Disclaimer: Buffy the Vampire Slayer and all recognizable characters, locations, and dialogue belong to Joss Whedon, Mutant Enemy, and the various writers. This is written purely for fun.

DUST: A Buffy the Vampire Slayer Fanfic by KnifeEdge



15.

Anthony Michael Hall finished up his speech, and Judd Nelson strode off across the football field in his long coat and big ugly boots. Buffy sighed. Then she glanced over at the other end of the couch where Spike was lounging, his gaze still fixed on the TV.

He'd been oddly silent—especially considering he couldn't usually get through an episode of Passions without a running commentary. His dark brows were drawn together as if he were deep in thought. He'd probably hated it.

"You hated it," she blurted.

He turned his head to look at her. "No," he said slowly, as if he hadn't really considered his opinion beforehand. "I liked it. Didn't think I would but ... it was good. Sort of deep, you know?"

"Deep?"

"Yeah. Like, how they set them up at the beginning as these stereotypes, yeah? Right down to their bloody costumes. Then they start peeling back the layers till you see that they're not all that different and—" He broke off, giving her a startled look.

"And?"

He regarded her warily. "Nothin'," he said. "Just ... that people aren't just what you see. There's more underneath. It's … deep. Kinda thought it'd be a soggy chick flick to be honest."

Buffy sighed and settled back in her comfy nest. This wasn't bad.
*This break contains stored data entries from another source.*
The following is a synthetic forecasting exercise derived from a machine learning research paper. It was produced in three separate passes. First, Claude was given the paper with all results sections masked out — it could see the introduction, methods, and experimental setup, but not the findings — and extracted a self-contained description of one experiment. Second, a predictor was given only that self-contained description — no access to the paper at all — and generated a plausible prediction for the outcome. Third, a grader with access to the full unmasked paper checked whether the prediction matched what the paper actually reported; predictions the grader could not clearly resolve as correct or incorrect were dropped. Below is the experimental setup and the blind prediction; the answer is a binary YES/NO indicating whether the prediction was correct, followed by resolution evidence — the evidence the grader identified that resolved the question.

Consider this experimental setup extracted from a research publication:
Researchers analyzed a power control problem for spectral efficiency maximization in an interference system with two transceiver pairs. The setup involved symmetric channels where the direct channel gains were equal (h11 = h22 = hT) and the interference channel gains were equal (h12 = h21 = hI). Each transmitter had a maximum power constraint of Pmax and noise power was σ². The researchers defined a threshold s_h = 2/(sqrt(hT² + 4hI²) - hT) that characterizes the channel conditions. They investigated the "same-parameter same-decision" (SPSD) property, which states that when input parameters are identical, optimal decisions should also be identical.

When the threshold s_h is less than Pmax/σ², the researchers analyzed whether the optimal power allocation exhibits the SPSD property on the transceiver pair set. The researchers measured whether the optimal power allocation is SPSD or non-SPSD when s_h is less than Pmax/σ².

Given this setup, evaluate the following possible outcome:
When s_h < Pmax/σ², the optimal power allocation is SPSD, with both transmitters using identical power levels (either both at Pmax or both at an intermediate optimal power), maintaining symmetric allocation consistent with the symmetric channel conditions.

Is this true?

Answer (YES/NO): NO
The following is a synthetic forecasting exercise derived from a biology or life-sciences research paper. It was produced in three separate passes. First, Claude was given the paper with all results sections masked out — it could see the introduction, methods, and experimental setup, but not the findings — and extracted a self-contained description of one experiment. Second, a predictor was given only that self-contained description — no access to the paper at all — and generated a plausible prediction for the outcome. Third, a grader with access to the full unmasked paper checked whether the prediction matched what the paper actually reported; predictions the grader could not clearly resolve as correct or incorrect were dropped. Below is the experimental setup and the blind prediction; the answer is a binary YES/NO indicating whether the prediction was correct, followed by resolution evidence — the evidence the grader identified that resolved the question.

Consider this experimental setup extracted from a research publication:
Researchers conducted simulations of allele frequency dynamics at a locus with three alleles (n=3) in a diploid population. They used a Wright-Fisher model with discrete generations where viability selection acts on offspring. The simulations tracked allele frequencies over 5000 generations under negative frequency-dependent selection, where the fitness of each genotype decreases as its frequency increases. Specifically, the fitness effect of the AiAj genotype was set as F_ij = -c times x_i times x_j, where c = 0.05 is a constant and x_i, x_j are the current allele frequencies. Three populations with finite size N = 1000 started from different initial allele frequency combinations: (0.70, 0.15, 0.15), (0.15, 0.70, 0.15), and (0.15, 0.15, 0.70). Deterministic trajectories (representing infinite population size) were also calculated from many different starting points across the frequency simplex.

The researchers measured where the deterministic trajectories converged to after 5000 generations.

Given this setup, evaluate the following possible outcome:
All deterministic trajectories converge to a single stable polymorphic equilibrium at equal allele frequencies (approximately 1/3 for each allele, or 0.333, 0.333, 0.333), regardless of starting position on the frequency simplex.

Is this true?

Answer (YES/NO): YES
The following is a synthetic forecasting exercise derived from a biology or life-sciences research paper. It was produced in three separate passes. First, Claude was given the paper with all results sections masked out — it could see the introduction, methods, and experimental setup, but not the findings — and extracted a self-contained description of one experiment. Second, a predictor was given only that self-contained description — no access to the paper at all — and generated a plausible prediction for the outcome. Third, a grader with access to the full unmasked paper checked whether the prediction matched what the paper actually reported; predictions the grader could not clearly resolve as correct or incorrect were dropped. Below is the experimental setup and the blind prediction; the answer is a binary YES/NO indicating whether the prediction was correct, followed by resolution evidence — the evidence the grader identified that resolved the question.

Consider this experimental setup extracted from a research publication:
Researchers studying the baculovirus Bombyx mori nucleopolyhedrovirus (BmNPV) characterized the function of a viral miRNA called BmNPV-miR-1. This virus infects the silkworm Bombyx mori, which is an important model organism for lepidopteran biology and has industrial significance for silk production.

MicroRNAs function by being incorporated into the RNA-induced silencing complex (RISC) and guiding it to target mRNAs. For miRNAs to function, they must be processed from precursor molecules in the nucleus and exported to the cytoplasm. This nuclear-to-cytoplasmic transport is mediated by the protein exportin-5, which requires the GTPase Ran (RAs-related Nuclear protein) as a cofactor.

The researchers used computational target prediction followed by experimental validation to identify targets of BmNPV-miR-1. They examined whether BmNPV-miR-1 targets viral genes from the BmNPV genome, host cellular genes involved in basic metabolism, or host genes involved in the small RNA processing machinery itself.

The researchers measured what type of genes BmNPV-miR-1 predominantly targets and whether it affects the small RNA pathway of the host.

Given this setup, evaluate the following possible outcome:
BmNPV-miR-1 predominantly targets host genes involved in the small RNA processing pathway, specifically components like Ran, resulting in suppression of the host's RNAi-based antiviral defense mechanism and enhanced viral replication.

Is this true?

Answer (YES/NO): YES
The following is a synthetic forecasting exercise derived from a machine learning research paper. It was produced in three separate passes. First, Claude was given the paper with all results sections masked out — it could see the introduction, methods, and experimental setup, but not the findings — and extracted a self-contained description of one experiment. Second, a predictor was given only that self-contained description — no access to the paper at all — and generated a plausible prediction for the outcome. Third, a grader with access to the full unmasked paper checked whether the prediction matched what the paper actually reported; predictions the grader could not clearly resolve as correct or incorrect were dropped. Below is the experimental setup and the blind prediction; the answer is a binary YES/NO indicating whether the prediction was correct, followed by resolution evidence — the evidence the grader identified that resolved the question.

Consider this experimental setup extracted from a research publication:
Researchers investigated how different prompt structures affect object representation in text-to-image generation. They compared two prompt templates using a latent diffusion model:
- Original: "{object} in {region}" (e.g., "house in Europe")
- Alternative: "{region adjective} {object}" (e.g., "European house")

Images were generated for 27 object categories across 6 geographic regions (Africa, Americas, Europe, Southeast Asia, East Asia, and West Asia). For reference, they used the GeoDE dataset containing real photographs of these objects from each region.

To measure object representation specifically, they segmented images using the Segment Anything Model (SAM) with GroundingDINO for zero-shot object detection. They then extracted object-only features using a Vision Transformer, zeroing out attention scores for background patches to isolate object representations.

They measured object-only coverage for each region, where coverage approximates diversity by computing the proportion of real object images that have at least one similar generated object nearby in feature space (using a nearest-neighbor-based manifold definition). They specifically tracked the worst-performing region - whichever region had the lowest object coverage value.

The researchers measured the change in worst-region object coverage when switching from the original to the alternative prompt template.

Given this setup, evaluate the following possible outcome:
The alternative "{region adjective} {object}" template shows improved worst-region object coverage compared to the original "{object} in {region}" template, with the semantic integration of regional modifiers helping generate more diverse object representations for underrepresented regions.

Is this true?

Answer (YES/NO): NO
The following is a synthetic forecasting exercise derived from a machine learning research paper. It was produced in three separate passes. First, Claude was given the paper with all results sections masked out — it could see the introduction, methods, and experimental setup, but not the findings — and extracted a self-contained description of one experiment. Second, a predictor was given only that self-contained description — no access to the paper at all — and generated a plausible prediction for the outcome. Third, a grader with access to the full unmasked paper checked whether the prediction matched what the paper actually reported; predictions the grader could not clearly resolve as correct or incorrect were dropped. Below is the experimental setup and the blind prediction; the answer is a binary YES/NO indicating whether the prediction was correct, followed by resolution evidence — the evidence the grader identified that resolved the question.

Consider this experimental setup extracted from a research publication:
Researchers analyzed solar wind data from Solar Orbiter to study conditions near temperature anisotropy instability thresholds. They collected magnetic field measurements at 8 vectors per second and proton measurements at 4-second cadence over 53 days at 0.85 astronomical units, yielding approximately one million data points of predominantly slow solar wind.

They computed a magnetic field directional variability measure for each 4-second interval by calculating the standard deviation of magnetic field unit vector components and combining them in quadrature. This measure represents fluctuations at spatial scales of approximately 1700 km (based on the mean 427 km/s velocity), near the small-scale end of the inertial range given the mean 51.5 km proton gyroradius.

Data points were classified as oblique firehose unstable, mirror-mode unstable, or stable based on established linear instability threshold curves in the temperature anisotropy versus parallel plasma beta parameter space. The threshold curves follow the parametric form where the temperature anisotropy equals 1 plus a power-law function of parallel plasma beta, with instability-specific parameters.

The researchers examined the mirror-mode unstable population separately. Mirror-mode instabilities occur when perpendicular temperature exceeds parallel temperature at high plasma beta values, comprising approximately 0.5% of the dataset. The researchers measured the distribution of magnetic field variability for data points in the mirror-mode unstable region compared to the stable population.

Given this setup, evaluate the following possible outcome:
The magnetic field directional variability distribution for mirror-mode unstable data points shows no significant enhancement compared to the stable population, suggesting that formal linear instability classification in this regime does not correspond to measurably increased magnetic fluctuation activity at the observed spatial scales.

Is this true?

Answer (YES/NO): NO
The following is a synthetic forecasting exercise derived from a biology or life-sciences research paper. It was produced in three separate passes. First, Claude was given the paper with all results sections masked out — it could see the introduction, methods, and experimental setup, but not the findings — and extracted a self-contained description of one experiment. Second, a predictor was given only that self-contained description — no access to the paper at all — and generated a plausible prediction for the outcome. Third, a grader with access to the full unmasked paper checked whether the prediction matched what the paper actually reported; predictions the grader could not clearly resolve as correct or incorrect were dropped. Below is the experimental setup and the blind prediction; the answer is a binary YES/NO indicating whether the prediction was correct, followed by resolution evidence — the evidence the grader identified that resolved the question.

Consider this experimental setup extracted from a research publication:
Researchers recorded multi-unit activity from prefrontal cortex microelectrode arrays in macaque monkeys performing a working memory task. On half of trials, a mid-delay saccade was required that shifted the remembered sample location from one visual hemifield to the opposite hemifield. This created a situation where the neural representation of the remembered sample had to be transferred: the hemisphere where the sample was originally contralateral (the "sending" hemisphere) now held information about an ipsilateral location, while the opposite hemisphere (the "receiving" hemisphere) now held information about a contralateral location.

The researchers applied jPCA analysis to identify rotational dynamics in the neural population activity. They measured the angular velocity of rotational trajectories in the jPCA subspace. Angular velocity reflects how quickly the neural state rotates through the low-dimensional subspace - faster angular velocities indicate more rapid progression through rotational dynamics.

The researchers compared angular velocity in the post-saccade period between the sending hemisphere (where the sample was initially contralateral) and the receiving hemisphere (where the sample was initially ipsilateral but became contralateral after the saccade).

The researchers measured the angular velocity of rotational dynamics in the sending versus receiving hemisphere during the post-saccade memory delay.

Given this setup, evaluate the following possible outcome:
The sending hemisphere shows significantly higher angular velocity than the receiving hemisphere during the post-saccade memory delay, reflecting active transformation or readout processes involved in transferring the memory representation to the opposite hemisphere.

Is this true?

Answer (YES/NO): YES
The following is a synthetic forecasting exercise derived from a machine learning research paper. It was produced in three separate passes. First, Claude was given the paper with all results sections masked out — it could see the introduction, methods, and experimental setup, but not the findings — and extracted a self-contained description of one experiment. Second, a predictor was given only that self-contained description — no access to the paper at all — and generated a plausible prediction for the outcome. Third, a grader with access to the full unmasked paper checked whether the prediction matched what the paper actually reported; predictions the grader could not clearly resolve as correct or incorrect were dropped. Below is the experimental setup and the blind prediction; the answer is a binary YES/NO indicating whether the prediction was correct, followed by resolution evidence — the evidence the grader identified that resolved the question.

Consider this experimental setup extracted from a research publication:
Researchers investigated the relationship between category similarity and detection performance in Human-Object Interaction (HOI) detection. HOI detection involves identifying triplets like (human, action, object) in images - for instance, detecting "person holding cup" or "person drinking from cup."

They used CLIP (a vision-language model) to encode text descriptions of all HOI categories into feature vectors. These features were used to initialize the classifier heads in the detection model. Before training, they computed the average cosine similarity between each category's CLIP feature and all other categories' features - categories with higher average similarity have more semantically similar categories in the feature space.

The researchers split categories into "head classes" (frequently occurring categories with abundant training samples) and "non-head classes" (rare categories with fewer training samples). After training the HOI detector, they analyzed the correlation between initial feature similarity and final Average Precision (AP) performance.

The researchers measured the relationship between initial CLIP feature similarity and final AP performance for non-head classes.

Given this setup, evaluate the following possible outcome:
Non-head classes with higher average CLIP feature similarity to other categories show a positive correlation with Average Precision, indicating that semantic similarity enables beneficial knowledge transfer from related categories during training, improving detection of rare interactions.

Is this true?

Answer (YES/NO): NO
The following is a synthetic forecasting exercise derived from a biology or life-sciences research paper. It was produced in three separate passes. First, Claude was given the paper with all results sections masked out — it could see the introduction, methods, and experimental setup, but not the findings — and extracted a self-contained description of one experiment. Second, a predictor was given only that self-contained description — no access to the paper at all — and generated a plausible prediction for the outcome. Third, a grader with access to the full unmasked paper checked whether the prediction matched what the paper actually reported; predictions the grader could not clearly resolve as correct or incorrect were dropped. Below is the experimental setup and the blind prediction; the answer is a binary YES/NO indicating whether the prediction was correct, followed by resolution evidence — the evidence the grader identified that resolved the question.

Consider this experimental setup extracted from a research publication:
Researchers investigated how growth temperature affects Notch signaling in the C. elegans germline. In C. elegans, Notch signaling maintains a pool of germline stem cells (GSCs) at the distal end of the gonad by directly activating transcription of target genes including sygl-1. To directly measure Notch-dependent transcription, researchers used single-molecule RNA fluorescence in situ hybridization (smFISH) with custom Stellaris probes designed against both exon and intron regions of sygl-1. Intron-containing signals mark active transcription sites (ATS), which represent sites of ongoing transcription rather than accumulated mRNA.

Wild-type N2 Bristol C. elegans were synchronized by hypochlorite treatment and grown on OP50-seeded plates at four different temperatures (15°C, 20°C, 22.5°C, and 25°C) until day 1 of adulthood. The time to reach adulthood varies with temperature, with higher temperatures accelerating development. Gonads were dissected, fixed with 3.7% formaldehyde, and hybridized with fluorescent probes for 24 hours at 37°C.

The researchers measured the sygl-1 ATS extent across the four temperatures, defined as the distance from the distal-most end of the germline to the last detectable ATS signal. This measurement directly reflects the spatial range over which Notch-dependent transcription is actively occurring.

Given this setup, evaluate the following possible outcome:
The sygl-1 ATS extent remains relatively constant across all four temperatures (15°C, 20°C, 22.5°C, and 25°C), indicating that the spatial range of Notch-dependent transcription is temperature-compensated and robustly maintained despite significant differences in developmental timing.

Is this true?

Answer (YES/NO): YES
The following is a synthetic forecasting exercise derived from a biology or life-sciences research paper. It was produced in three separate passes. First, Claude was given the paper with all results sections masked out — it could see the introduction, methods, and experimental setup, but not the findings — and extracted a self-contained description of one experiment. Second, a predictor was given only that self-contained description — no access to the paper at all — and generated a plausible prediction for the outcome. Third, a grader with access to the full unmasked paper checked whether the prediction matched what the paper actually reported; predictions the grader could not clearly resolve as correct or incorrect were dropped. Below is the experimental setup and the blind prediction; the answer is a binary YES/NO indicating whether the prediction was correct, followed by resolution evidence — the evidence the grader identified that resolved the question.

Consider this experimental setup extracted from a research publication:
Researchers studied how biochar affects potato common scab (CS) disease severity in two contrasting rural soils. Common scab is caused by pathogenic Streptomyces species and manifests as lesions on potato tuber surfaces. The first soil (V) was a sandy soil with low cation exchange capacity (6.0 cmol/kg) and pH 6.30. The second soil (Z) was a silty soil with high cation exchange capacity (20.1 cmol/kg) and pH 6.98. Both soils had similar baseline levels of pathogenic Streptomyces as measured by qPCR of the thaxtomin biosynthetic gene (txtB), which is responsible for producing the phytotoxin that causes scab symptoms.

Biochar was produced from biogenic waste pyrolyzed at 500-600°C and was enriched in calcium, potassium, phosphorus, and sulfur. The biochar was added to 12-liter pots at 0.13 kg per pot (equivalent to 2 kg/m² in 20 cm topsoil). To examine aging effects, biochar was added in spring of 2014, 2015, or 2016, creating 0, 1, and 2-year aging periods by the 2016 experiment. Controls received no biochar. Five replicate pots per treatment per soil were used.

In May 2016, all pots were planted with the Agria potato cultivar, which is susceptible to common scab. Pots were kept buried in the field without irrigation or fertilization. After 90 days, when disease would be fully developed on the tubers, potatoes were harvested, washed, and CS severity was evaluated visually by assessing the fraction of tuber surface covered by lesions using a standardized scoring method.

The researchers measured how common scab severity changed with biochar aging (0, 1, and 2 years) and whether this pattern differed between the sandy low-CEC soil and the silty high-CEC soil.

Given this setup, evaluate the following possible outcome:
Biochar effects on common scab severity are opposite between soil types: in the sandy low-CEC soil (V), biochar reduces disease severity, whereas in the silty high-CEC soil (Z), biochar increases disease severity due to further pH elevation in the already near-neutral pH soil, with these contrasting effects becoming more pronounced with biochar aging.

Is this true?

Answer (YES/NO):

She was still kinda sore, but she was warm and cozy, and for a little while she'd been able to forget just how mega-weird her own life was. "I just like it," she said. "They're so ... normal. I mean, they've got all these normal problems. Parents and school and friends. I remember when my life was that way."

"What? No vampires eating the townies and witches casting spells all over the place? Hate to tell you, luv, that goes on everywhere. Just most people don't get to see it or recognize it when it happens. You couldn't go back to normal. You'd know it for a lie, and you'd be bored in a month."

Maybe. She thought about it sometimes, about going back to normal. It'd be so nice to have nothing more to worry about than college and getting her license and shopping and boys.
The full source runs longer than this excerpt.